Ulvetanna Team
May 24, 2023

Poseidon Merkle Trees in Hardware

We report the first fully-pipelined FPGA architecture for ZKP-friendly Merkle trees using the Poseidon hash

In a previous blog post, we discussed our modular, scalable, and fully-pipelined FPGA architecture for the number-theoretic transform. Here we continue our work in the acceleration of ZK proof-generation with the very first fully pipelined FPGA implementation of a Merkle tree construction, instantiated with the Poseidon hash function.

A Merkle tree is a classic cryptographic primitive which hashes a large sequence of items, and moreover makes possible small proofs that given particular items are included in the sequence. Merkle trees have been widely used throughout blockchain designs, beginning with Bitcoin’s, in which Merkle trees make possible cheaply verifiable proofs of transaction inclusion. They also arise as an essential primitive in several modern ZKP constructions, such as STARKs, Redshift, and Plonky2, and even in classic constructions dating back to 1992!

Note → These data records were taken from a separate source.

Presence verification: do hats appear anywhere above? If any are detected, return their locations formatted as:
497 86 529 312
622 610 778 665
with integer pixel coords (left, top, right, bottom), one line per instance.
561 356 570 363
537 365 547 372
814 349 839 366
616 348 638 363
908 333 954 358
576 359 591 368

Constructing a Merkle tree over a large sequence boils down to computing a large number of hashes, mostly in parallel. For common hash function families like SHA-2, Keccak, and Blake2, this computation is very efficient on modern CPUs, which may even feature hash-specific instructions already accelerated by the processor. Many ZKPs in production now, however, use alternative hash functions designed for recursive ZKP verification, such as Poseidon, which is ~9x slower than Keccak on modern CPUs. The proof systems of Polygon zkEVM, Plonky2, and RISC Zero all generate Merkle trees using a Poseidon hash, and observe that this step constitutes a major performance bottleneck for the prover.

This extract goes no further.